Cour de cassation, civile, Chambre civile 3, 22 juin 2023, 22-16.748 :
“La société Icade fait grief à l’arrêt de déclarer irrecevable sa demande de garantie contre la société Bec, alors « que la réception est l’acte par lequel le maître de l’ouvrage déclare accepter l’ouvrage avec ou sans réserves et que seuls les désordres existants à la réception peuvent faire l’objet de réserves à cette occasion, ceux qui ont été repris avant la réception ne pouvant par définition même donner lieu à des réserves puisqu’ils n’existent plus au jour de la réception ; qu’en considérant que la demande de garantie formulée contre la société Bec construction sur le terrain de la responsabilité de droit commun à raison de l’inondation survenue le 1er novembre 2011, avant la réception des ouvrages extérieurs survenue le 20 décembre 2011, était irrecevable pour cela que la société Icade promotion, qui connaissait le sinistre du 1er novembre 2011 et sa cause, n’avait pas formulé à la réception de réserves sur le réseau d’évacuation des eaux de pluie, peu important de savoir si, comme le faisait valoir la société Icade promotion, le désordre avait été déjà repris à la date de la réception, une réserve devant néanmoins être formulée « obligatoirement » même en pareil cas, la cour a violé l’article 1147 (devenu l’article 1231-1) du code civil. »
Réponse de la Cour
Vu l’article 1147 du code civil, dans sa rédaction antérieure à celle issue de l’ordonnance n° 2016-131 du 10 février 2016 :
Aux termes de ce texte, le débiteur est condamné, s’il y a lieu, au paiement de dommages et intérêts, soit à raison de l’inexécution de l’obligation, soit à raison du retard dans l’exécution, toutes les fois qu’il ne justifie pas que l’inexécution provient d’une cause étrangère qui ne peut lui être imputée, encore qu’il n’y ait aucune mauvaise foi de sa part.

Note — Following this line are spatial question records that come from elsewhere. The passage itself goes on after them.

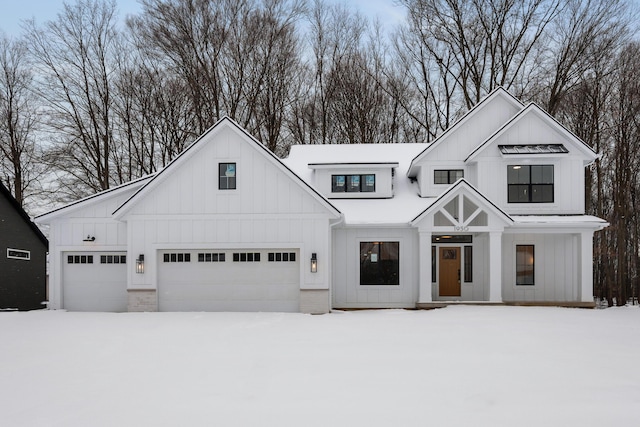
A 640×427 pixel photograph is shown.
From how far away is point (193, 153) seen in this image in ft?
46.2

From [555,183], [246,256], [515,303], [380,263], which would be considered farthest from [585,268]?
[246,256]

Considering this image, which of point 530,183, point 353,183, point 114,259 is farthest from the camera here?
point 353,183

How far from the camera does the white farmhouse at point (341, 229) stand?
551 inches

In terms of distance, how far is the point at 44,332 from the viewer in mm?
10531

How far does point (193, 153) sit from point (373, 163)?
22.2ft

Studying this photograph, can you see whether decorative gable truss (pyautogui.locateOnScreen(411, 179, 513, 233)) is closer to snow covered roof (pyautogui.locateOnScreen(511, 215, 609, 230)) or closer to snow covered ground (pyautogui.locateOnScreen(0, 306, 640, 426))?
snow covered roof (pyautogui.locateOnScreen(511, 215, 609, 230))

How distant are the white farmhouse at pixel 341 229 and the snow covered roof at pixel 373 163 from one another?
104 mm

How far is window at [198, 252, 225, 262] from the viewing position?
14234 millimetres

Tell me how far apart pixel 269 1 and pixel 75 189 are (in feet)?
51.6

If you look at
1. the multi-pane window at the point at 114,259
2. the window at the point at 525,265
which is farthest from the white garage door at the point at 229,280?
the window at the point at 525,265

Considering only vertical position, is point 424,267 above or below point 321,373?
above

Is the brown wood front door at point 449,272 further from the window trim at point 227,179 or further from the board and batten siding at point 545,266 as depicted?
the window trim at point 227,179

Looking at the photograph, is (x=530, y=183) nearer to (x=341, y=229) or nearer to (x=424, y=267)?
(x=424, y=267)

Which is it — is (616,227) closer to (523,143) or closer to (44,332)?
(523,143)
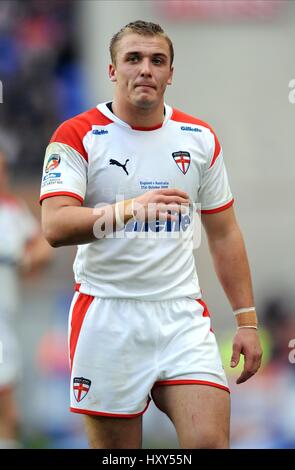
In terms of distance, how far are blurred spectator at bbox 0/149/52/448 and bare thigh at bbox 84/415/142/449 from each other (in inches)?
137

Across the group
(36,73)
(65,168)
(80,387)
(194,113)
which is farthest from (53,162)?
(194,113)

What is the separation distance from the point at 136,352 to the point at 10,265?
12.6ft

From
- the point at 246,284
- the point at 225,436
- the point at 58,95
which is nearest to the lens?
the point at 225,436

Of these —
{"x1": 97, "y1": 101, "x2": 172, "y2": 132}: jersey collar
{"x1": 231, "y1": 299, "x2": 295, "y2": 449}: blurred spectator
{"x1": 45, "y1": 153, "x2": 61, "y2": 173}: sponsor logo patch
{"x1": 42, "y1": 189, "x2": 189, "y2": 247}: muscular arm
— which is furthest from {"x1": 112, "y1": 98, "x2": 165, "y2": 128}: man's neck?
{"x1": 231, "y1": 299, "x2": 295, "y2": 449}: blurred spectator

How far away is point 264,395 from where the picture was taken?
350 inches

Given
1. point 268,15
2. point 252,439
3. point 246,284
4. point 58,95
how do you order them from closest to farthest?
1. point 246,284
2. point 252,439
3. point 58,95
4. point 268,15

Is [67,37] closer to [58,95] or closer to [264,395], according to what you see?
[58,95]

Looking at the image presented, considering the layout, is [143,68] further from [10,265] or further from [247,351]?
[10,265]

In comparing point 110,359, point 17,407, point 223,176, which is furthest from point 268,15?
point 110,359

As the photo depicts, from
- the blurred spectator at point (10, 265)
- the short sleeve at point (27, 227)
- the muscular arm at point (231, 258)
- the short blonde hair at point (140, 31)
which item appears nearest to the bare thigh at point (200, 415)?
the muscular arm at point (231, 258)

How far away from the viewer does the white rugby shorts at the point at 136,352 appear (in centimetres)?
478

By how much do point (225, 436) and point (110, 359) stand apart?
2.07ft

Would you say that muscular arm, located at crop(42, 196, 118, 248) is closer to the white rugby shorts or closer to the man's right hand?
the man's right hand

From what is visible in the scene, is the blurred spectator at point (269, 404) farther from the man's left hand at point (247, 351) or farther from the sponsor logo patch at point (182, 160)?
the sponsor logo patch at point (182, 160)
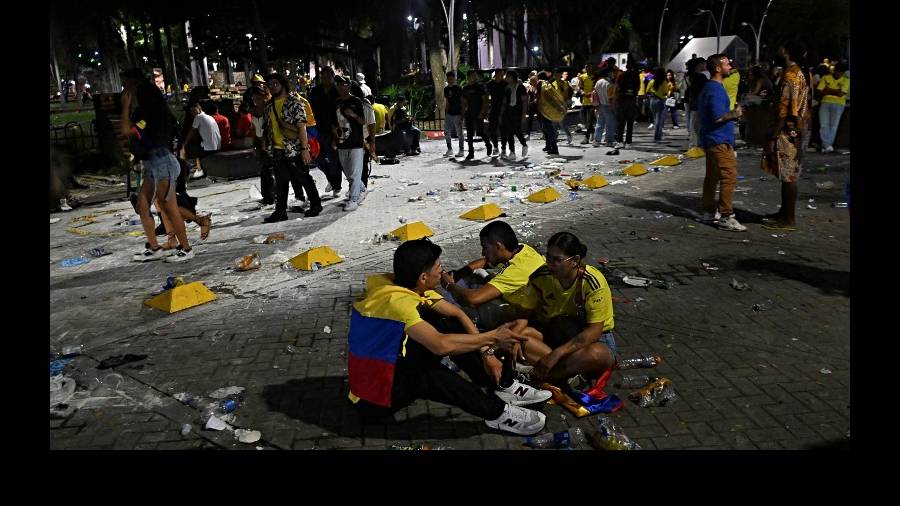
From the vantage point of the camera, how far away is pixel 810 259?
21.6 feet

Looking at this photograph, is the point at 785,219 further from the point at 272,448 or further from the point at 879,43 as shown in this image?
the point at 272,448

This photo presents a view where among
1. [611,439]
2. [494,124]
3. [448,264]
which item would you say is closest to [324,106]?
[448,264]

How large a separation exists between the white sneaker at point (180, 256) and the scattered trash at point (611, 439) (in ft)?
17.4

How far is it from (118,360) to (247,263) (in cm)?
227

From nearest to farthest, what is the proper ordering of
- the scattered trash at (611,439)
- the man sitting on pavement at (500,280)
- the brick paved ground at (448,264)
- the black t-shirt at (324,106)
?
the scattered trash at (611,439), the brick paved ground at (448,264), the man sitting on pavement at (500,280), the black t-shirt at (324,106)

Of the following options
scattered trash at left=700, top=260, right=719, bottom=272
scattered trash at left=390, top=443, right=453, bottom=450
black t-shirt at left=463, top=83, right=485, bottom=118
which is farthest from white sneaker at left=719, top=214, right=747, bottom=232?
black t-shirt at left=463, top=83, right=485, bottom=118

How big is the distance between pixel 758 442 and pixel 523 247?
207 centimetres

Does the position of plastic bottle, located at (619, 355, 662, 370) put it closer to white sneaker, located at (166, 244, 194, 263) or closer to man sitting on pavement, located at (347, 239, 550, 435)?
man sitting on pavement, located at (347, 239, 550, 435)

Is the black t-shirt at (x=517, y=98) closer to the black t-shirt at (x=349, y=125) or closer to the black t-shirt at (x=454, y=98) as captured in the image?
the black t-shirt at (x=454, y=98)

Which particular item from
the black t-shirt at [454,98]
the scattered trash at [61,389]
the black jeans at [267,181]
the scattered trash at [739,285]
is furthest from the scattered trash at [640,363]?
the black t-shirt at [454,98]

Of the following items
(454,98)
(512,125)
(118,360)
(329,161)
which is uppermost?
(454,98)

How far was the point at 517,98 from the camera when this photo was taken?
13.3m

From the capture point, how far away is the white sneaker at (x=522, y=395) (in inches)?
153

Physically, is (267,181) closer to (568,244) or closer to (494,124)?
(494,124)
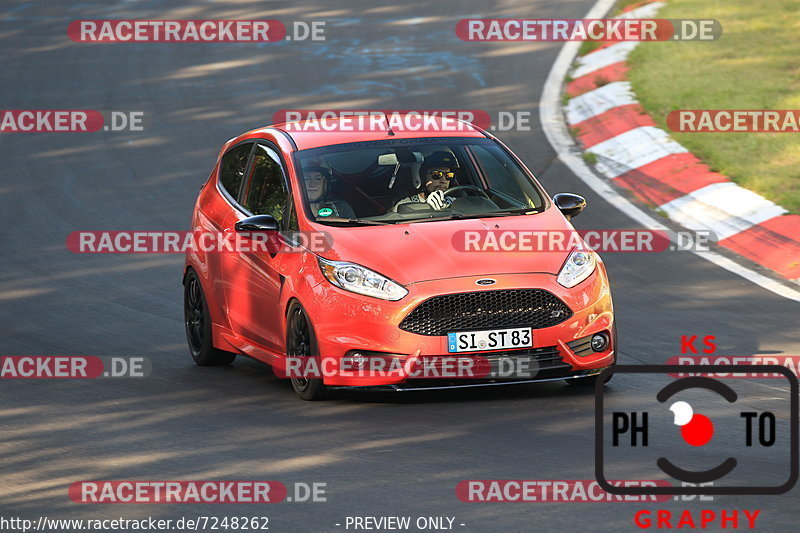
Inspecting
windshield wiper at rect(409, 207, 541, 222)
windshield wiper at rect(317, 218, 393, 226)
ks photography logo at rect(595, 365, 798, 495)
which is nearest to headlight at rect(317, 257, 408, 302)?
windshield wiper at rect(317, 218, 393, 226)

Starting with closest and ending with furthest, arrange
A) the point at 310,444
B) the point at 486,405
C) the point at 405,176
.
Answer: the point at 310,444 < the point at 486,405 < the point at 405,176

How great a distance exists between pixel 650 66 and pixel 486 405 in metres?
10.5

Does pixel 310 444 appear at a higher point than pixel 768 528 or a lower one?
lower

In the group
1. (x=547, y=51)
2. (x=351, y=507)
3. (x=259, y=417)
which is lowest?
(x=547, y=51)

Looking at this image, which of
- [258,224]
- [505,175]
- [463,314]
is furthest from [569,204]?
[258,224]

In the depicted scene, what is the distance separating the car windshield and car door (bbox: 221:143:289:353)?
12.7 inches

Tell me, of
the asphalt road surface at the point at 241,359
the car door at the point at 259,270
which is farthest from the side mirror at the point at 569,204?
the car door at the point at 259,270

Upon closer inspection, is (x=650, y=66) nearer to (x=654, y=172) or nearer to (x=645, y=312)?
(x=654, y=172)

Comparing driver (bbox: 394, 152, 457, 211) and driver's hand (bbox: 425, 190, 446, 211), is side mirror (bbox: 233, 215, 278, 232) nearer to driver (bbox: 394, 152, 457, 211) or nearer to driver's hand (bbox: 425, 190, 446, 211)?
driver (bbox: 394, 152, 457, 211)

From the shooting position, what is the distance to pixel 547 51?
19844mm

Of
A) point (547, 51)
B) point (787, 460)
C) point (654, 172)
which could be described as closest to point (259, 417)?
point (787, 460)

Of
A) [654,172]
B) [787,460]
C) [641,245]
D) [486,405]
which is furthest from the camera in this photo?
[654,172]

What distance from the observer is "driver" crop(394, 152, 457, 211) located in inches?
369

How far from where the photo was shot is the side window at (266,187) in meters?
9.63
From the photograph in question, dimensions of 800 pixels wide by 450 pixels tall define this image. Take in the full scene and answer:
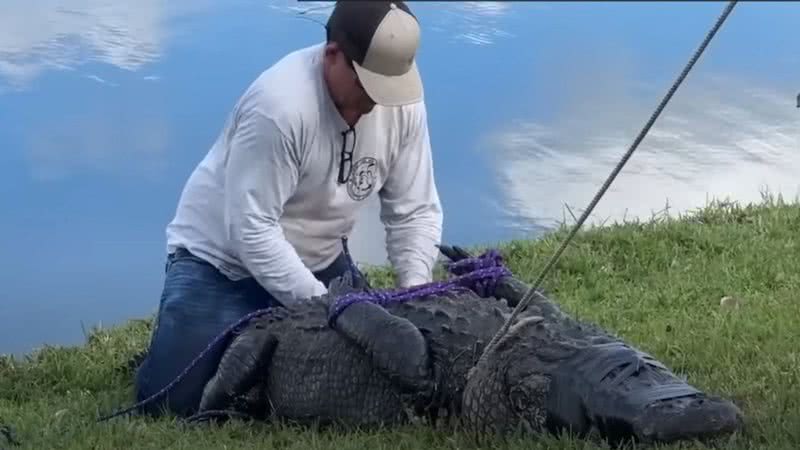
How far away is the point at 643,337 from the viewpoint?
431 cm

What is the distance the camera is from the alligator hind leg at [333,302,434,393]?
3.36 m

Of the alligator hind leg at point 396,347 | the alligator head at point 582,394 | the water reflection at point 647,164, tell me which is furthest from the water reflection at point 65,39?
the alligator head at point 582,394

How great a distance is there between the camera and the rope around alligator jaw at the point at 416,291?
3.61 meters

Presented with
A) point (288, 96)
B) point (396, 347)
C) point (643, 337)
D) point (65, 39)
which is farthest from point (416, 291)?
point (65, 39)

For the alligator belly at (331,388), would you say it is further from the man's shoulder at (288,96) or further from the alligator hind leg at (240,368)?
the man's shoulder at (288,96)

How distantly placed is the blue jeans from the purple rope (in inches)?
21.7

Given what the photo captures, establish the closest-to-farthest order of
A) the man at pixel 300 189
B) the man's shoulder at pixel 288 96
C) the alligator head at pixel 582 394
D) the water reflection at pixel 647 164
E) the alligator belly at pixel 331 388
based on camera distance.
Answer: the alligator head at pixel 582 394, the alligator belly at pixel 331 388, the man at pixel 300 189, the man's shoulder at pixel 288 96, the water reflection at pixel 647 164

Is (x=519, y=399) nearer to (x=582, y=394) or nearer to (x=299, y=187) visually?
(x=582, y=394)

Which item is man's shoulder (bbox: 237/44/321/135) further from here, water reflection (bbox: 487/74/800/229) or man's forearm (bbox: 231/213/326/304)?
water reflection (bbox: 487/74/800/229)

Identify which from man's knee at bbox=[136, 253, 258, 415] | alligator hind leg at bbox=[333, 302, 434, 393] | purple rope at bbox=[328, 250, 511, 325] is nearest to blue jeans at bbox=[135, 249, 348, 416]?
man's knee at bbox=[136, 253, 258, 415]

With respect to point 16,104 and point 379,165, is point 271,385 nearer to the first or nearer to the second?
point 379,165

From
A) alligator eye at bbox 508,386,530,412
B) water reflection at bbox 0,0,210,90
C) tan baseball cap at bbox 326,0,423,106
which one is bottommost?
alligator eye at bbox 508,386,530,412

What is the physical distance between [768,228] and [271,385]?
8.75 feet

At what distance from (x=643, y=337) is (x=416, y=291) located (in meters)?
0.99
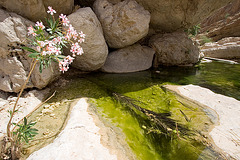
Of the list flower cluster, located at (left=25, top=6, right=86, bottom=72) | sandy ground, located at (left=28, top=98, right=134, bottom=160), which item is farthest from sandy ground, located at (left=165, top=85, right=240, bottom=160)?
flower cluster, located at (left=25, top=6, right=86, bottom=72)

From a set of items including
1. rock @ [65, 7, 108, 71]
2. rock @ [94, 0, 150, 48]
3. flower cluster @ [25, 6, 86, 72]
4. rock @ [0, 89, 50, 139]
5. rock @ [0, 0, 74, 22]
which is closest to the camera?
flower cluster @ [25, 6, 86, 72]

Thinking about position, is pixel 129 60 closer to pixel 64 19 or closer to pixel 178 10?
pixel 178 10

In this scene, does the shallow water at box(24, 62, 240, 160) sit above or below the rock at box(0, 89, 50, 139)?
below

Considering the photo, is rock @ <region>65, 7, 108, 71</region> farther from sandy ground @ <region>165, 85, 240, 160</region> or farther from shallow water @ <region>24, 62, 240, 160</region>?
sandy ground @ <region>165, 85, 240, 160</region>

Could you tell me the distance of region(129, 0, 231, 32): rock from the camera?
19.1 ft

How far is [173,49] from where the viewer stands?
24.7ft

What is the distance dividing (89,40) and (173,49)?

Pour déclarer irrecevable la demande de garantie formée par la société Icade contre la société Bec, l’arrêt retient que le vice affectant le réseau d’évacuation des eaux du patio devait obligatoirement faire l’objet de réserves afin de permettre à la société Icade de solliciter, sur le fondement de la garantie décennale et, le cas échéant, sur un fondement contractuel, la garantie de la société Bec, peu important que le désordre ait été réparé.
En statuant ainsi, alors que seuls les désordres existants à la réception peuvent faire l’objet de réserves, la cour d’appel a violé le texte susvisé.”